My parents divorced when I was very young. My Kenyan father and American mother had met while both were attending college. Fast-forward through the existence of yours truly and through the divorce, my father received his degree and high-tailed it back to Kenya, where he resides to this day. So, for a time, during my mother’s single years, I lived with my great uncle and aunt, John and Alma Simpkins. What can you say about a guy who had everything?
He was handsome and extremely intelligent. He--along with my (step)father--represents a personality blueprint for what I like and look for in a man. Reserved, reasonable and inquisitive he was; slightly obstinate, but usually willing to listen; highly interested in the world around him. I never heard him curse or raise his voice.

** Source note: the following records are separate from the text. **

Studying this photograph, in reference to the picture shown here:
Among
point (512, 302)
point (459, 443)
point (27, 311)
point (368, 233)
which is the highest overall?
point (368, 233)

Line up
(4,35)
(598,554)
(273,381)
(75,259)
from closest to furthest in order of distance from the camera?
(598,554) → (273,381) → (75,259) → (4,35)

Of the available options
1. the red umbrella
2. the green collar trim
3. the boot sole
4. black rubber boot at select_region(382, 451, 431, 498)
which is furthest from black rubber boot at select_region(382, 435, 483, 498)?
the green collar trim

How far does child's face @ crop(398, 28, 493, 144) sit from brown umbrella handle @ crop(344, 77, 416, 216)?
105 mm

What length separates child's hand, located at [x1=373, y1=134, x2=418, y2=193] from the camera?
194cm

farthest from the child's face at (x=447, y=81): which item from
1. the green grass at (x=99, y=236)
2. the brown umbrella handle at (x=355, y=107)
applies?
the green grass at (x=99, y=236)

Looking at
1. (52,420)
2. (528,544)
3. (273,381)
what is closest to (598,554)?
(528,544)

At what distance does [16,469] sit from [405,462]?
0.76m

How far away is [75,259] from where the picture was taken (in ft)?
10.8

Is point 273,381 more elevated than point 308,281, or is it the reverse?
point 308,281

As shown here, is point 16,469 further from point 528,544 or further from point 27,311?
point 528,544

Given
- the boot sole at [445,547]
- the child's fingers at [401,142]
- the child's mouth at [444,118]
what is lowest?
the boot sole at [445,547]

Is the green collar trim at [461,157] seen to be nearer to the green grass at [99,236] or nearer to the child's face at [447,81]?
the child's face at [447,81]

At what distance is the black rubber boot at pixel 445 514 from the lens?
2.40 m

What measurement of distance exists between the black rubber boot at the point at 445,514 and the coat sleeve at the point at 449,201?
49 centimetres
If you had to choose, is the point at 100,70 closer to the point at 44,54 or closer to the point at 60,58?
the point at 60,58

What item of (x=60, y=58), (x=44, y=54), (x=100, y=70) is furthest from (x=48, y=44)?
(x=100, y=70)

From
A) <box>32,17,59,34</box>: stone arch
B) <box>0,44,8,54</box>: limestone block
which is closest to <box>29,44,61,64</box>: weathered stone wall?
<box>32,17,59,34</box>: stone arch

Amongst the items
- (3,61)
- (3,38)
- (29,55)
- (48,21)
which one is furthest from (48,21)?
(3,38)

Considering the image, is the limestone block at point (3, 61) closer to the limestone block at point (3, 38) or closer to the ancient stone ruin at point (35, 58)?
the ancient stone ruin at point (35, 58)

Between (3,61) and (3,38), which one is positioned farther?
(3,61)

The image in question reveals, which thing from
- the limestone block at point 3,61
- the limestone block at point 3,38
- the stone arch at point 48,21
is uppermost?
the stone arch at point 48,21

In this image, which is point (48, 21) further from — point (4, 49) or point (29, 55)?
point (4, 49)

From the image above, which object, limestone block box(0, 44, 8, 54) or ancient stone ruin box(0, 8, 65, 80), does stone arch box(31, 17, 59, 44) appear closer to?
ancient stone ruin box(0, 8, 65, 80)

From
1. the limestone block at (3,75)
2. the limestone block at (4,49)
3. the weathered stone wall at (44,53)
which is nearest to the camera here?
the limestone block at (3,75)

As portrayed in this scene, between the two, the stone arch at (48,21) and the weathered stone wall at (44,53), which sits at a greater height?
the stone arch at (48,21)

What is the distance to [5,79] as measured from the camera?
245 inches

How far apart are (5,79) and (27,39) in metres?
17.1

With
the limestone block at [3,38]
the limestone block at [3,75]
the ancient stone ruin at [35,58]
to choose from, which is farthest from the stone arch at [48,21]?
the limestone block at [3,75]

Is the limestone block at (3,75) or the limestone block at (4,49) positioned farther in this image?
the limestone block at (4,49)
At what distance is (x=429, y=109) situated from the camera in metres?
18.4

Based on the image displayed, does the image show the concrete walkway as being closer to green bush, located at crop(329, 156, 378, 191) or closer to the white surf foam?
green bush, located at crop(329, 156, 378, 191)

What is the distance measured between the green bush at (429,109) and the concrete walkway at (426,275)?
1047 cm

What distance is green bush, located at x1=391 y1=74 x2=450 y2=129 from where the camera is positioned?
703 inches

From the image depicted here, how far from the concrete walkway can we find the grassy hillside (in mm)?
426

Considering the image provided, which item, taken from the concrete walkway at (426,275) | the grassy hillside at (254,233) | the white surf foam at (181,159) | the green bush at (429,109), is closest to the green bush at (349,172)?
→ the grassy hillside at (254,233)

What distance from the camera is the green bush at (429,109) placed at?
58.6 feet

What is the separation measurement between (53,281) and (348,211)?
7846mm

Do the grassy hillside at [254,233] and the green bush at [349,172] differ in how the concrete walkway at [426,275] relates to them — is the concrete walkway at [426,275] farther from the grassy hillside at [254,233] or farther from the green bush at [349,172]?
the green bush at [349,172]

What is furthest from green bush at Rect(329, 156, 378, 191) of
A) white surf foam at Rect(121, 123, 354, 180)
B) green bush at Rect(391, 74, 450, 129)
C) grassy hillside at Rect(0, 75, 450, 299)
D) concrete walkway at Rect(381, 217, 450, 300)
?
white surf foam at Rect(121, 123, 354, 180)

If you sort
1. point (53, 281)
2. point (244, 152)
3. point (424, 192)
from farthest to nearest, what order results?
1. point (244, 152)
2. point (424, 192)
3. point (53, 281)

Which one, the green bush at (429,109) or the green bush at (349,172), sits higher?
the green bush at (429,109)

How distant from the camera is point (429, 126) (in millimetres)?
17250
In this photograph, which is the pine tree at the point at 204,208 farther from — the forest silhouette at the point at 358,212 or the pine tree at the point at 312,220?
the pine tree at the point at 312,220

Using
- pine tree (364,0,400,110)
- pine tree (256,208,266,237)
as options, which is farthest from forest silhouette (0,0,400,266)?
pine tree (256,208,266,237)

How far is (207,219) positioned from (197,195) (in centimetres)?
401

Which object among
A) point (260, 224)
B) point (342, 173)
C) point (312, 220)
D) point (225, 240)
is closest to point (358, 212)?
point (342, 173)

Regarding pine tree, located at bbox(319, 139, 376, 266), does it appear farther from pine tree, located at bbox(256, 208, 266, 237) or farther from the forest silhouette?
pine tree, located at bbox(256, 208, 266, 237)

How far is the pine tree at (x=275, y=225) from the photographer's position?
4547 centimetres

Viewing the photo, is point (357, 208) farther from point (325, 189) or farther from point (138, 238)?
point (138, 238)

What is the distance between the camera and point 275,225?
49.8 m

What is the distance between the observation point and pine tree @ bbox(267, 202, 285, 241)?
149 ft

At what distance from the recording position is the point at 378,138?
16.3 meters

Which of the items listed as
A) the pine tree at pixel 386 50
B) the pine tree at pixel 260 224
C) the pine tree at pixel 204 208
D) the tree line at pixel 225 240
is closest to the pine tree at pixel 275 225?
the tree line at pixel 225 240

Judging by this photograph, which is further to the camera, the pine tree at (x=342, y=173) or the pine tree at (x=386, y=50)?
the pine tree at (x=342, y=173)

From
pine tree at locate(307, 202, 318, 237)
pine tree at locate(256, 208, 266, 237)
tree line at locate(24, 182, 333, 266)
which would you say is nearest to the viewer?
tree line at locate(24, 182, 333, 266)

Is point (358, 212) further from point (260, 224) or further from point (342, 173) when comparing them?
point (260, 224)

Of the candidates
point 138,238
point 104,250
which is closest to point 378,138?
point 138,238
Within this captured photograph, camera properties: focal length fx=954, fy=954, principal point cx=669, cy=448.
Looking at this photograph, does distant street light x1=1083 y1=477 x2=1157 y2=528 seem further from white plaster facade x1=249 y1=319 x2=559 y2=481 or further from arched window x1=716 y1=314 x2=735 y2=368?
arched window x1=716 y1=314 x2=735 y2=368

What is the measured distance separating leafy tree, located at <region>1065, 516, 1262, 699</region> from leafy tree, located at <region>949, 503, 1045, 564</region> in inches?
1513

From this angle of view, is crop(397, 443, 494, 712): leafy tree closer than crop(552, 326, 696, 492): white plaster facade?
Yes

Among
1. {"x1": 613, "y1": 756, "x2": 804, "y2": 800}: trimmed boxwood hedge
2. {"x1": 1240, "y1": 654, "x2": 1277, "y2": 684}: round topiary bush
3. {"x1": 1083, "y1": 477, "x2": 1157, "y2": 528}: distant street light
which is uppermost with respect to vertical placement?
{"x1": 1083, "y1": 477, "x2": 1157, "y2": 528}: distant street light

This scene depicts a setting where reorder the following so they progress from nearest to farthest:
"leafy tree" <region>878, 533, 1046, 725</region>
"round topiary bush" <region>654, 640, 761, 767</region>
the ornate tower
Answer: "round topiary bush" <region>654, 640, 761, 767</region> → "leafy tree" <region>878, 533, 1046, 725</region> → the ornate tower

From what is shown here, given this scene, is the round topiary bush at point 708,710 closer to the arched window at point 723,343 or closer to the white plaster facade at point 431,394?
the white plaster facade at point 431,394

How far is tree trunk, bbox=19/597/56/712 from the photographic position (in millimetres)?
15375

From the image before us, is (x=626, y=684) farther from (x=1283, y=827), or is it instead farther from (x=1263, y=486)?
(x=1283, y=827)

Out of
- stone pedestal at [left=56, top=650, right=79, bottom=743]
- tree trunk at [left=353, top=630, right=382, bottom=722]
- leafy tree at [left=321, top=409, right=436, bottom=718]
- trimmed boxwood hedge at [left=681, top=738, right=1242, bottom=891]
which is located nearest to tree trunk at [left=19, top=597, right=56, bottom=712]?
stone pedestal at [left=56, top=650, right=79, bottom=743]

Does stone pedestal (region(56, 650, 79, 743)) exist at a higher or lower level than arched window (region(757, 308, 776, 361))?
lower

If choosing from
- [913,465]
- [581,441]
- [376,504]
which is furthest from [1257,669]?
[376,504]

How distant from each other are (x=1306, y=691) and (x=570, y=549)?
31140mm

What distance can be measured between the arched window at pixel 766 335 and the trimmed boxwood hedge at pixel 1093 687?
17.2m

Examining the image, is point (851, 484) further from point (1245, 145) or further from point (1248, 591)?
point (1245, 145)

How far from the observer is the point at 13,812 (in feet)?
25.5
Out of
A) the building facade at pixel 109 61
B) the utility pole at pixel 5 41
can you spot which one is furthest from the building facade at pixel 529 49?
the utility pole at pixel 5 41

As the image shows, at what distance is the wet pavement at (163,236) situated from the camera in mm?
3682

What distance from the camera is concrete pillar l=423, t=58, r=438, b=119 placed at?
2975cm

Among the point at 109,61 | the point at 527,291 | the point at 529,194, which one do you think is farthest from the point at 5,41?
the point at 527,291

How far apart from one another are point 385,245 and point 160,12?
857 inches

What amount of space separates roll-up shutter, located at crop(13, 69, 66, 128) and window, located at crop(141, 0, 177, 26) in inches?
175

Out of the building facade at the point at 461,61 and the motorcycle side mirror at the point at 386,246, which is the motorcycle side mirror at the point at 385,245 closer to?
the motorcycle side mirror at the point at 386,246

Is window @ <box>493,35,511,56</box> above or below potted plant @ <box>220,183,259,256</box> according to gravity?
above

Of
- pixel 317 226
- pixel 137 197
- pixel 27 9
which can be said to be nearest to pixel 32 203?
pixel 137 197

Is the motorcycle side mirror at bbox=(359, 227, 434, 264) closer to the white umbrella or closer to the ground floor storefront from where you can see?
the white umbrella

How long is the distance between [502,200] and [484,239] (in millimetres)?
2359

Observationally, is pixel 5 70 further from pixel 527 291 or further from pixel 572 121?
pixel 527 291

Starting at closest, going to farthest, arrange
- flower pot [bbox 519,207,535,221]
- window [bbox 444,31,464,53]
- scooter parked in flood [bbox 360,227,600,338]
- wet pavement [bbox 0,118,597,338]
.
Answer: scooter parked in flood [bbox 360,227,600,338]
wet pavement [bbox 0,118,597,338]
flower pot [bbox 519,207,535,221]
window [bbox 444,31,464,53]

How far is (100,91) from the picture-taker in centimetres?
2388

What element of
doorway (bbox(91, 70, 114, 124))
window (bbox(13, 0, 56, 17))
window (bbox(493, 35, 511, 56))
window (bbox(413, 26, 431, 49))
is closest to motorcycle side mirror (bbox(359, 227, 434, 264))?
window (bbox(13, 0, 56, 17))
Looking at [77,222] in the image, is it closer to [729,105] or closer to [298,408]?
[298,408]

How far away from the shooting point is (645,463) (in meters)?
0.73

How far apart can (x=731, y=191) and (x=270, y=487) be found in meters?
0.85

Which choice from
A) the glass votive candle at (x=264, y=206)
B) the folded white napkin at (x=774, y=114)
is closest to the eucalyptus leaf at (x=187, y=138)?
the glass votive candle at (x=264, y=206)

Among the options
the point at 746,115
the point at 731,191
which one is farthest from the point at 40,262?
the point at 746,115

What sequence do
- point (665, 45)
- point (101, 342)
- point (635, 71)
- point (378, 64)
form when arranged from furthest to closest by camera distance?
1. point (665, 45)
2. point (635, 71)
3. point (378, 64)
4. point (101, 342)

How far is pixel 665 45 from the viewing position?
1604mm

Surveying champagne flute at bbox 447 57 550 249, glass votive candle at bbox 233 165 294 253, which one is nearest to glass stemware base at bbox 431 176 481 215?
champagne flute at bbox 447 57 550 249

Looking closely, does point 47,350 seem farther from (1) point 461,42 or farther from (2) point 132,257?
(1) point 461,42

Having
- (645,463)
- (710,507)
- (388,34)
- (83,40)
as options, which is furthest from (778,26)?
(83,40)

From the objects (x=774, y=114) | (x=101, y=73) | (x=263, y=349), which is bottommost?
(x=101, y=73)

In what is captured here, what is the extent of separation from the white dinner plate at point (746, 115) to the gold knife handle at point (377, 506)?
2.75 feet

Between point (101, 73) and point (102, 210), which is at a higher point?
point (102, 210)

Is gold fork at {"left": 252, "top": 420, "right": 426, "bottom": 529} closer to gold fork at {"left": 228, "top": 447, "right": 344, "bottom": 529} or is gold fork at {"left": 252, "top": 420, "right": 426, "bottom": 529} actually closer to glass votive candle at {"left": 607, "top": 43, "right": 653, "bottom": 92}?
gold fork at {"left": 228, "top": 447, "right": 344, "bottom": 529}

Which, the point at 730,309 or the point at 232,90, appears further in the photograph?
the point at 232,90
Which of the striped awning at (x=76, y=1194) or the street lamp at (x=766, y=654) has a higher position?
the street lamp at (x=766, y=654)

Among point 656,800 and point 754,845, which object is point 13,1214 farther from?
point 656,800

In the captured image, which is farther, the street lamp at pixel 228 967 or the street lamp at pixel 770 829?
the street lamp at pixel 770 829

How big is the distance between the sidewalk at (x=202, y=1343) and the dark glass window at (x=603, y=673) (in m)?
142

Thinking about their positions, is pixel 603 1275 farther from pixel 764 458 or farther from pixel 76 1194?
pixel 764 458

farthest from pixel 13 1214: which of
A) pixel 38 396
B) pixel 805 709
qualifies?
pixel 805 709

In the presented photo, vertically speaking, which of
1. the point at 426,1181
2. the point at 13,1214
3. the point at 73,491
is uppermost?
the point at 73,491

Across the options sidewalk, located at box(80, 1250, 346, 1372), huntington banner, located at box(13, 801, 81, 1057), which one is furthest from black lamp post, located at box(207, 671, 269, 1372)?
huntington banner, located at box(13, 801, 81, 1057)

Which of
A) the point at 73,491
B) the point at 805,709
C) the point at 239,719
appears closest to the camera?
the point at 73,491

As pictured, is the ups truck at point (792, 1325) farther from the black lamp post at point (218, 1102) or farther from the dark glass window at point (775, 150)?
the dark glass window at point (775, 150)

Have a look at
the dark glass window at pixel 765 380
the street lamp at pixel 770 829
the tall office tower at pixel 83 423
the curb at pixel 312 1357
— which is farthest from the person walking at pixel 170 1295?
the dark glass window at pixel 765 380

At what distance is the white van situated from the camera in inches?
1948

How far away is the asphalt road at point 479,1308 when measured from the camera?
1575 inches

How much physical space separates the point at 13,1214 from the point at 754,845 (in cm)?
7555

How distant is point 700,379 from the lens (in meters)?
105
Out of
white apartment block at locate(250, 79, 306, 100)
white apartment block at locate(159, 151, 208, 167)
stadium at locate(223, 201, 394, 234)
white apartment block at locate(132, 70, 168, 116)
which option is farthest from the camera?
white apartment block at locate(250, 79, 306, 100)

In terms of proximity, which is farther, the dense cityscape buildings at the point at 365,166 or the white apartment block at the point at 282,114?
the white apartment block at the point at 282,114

Uncle John was a retired City of Los Angeles employee and a World War Two veteran; he served in the segregated Army-Air Force of that time. (On July 26, 1948, President Harry S. Truman signed Executive Order 9981, desegregating the US military.) According to family lore, Uncle John had been a second lieutenant for a brief time during the war. I question the veracity of this claim, since he only had a high school diploma. However, knowing that the units were segregated and knowing that many black Americans of his era did well even to attend high school, it’s possible.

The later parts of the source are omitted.